▶ Task to carry out:
Rescale the records from the line containing "At what distance" through the line containing "6412 centimetres", both included, and return only those lines, requests included. Multiply each distance in the answers by 0.9 and round it to the same number of decimal places it had, with halves rounded up.

▶ Given records:
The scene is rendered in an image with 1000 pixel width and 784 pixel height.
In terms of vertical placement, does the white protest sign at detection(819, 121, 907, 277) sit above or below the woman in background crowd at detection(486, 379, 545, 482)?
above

...

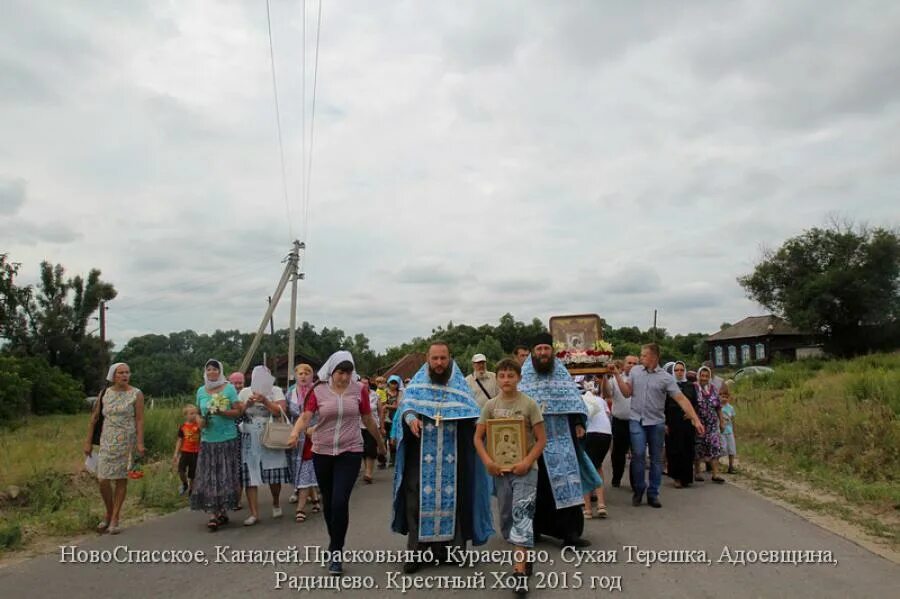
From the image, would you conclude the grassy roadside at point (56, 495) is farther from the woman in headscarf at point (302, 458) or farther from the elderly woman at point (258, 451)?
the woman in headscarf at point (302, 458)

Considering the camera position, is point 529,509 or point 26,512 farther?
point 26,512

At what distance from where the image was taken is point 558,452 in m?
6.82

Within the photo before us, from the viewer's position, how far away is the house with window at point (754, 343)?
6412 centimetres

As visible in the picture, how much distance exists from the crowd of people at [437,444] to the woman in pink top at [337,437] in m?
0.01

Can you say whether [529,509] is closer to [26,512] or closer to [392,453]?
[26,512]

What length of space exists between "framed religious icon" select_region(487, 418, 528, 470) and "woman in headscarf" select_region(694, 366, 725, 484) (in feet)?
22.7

▶ Correct output:
At what distance from where the image was taken is point 558,452 in m?
6.14

Within the photo before us, from the viewer's position, how far away is the house with window at point (754, 343)?
5771 centimetres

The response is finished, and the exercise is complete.